● What you will do
[1] Summarize the blog post about car shopping in two sentences.
[2] In the blog post about car shopping, rewrite the passage between "I want toll" and "solid 15 miles.", inclusive, changing "barter system" to "trade system".

* begin Document segment *

“You can drive a stick right?”


All of the events in this blog post are painstakingly accurate.  We are currently in the process of pitching this to Larry David as a new episode of “Curb Your Enthusiasm.”

Yesterday Hayden and I set out on a journey to buy a car.  Hayden has been wanting one for a while and after looking online at several options, he found one he really liked.  There aren’t any used car dealerships in DC so we set out on a voyage to Virginia. Thankfully, Hayden was plant-sitting for his old roommate Arian who said we could use her car while she was gone.

Fun fact about Virginia.  There are a lot of tolls. And by a lot, I mean that our drive was only about 50 minutes we probably passed through at least four tolls with varying prices.   The highest price for a single toll was almost $6!

Being from North Carolina, tolls are a foreign concept to me.  It feels like I’m in the Wild West and bandits have taken over the highway and I have to hand over all of my valuables if I want to continue going down the road.

I want toll roads to employ a barter system.  Like if you didn’t have any cash you could give them a starbucks gift card with $2.37 left on it and could go 20 miles. Or your air freshener is worth 10 miles.  A couple fast food bags and old receipts would get you a solid 15 miles. 

After offering the apartment as collateral for the millionth tolls we went through, we made it to the first dealership. This was a stereotypical used car dealership.  Lots of cars packed into a small corner lot on a relatively busy street.

It was also defielty a higher-end dealership than what we were looking for.  He had a lots of BMWs and a couple Maseratis, and oddly enough, one Subaru.

We took the Subaru for a test drive and it was a solid car.  The inside was nice, pretty standard features. It was also also on the large size.  And when we began thinking about all the parallel parking we would be doing in DC we began to worry it might be too big.  So we took it back to the dealership. We told the salesman that we had another dealership we wanted to look at but we’d probably be back in around an hour.

As we left the dealership we both decided we should grab something to eat so we drove and found a really cool-looking dinner.  The inside had a great ambience. Once seated, we ordered our coffee some got some amazing biscuits and gravy and eggs.

With our bellies full, we continued onto the next dealership.  It was about 30 minutes from where we were. We passed through two more tolls, and with each toll it felt as it a bit of our soul was being ripped from us.

* end Document segment *
* begin Provided data *

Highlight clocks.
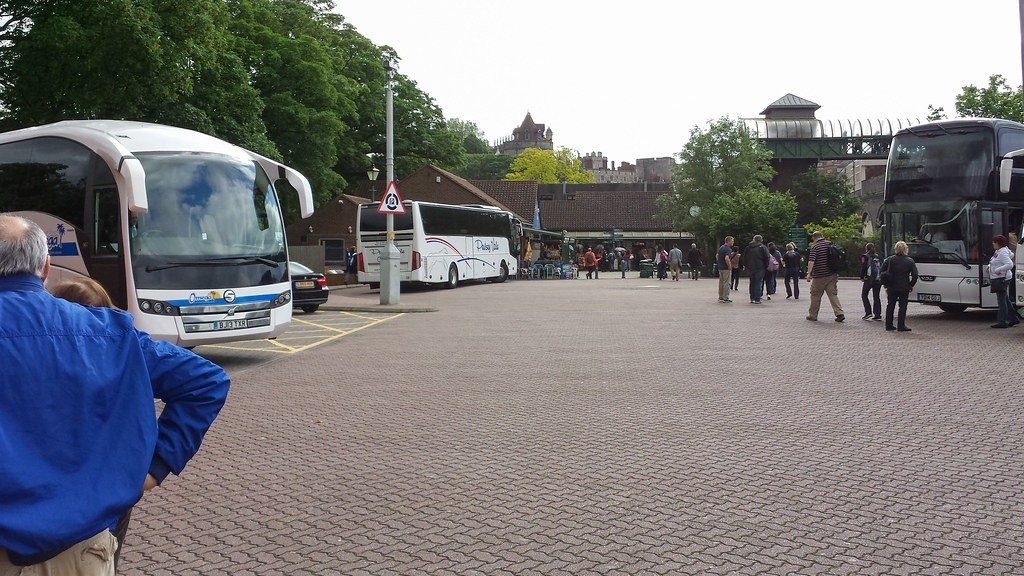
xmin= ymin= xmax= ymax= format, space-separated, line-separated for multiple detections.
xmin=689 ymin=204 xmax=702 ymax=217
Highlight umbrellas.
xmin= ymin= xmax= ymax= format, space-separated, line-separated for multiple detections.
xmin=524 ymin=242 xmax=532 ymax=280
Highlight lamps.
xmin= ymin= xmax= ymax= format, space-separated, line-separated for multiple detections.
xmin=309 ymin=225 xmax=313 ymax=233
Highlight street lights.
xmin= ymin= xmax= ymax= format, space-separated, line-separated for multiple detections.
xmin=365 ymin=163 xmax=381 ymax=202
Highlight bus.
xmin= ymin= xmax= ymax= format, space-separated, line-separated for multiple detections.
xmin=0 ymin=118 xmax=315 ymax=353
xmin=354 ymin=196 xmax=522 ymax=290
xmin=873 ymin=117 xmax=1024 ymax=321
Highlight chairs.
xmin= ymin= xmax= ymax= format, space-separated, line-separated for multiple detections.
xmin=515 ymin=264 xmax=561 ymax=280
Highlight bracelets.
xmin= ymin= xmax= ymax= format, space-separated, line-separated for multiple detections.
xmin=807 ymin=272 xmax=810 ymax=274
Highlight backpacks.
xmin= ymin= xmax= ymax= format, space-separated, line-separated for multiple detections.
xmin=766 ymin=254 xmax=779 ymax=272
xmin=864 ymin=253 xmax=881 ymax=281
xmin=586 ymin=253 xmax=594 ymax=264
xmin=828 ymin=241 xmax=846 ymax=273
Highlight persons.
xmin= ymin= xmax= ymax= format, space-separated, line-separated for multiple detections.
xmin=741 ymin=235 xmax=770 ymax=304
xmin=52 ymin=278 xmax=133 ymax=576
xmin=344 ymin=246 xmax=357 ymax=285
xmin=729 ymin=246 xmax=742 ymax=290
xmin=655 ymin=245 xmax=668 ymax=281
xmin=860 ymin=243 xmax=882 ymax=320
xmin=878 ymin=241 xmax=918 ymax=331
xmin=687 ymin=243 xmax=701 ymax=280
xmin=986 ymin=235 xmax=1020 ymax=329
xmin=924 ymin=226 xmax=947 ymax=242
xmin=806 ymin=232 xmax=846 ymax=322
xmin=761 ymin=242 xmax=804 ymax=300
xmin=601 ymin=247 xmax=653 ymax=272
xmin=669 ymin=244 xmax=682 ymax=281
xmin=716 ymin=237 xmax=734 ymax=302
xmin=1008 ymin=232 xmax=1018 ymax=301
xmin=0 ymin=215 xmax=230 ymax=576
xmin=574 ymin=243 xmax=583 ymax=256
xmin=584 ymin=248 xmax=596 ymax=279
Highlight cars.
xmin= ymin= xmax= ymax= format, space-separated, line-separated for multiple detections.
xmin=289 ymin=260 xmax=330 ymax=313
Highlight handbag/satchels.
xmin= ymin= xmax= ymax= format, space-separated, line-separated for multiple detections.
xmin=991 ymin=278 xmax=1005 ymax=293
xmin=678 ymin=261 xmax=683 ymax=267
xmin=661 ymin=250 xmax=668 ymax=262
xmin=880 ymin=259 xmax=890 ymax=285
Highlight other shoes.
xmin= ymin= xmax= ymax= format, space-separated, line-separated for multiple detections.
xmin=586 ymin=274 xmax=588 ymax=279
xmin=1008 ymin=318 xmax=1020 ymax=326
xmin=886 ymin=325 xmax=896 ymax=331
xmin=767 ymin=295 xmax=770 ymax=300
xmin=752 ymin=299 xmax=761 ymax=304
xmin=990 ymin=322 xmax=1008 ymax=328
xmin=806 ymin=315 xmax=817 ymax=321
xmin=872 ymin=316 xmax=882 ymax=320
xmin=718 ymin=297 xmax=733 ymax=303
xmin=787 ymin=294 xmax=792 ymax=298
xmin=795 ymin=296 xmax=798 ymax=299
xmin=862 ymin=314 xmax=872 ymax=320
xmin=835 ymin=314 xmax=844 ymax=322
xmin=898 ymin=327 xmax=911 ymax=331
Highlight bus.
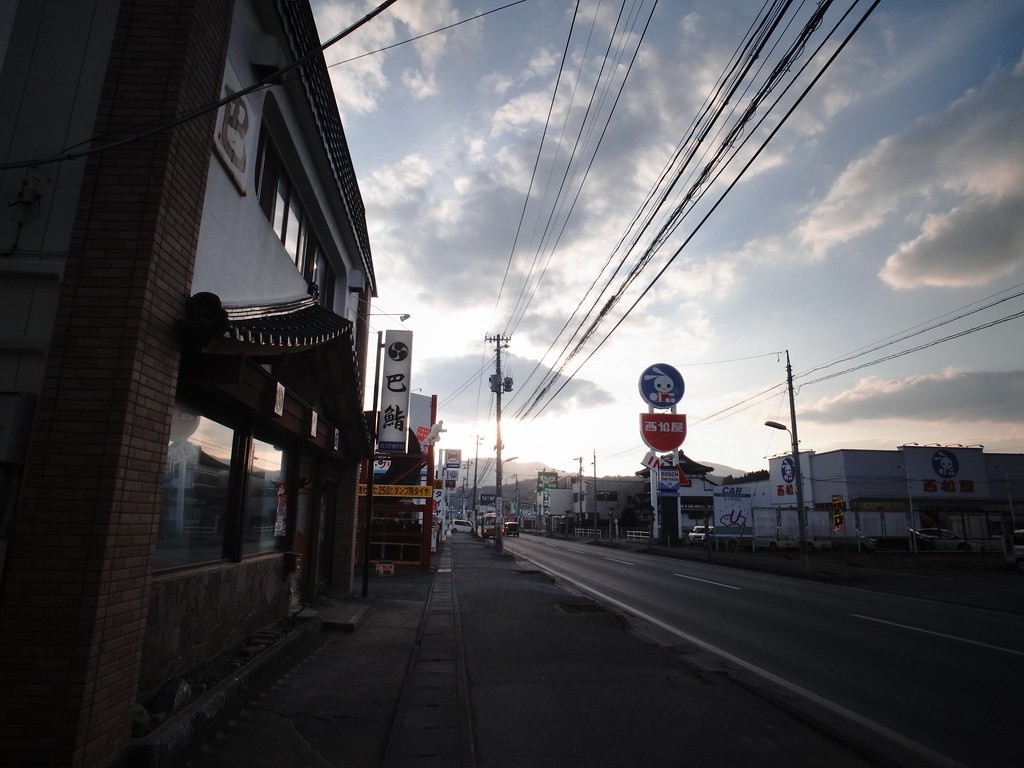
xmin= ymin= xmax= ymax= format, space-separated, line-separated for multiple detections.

* end Provided data *

● Answers per task
[1] The writer and Hayden used a friend's car to drive from DC to Virginia to buy a used car, passing through several tolls that the writer, being from North Carolina, finds foreign and wishes could be paid by barter. At a higher-end first dealership they test-drove a Subaru but worried it was too big for parallel parking in DC, so they stopped to eat and then drove on to a second dealership.

[2]
I want toll roads to employ a trade system.  Like if you didn’t have any cash you could give them a starbucks gift card with $2.37 left on it and could go 20 miles. Or your air freshener is worth 10 miles.  A couple fast food bags and old receipts would get you a solid 15 miles.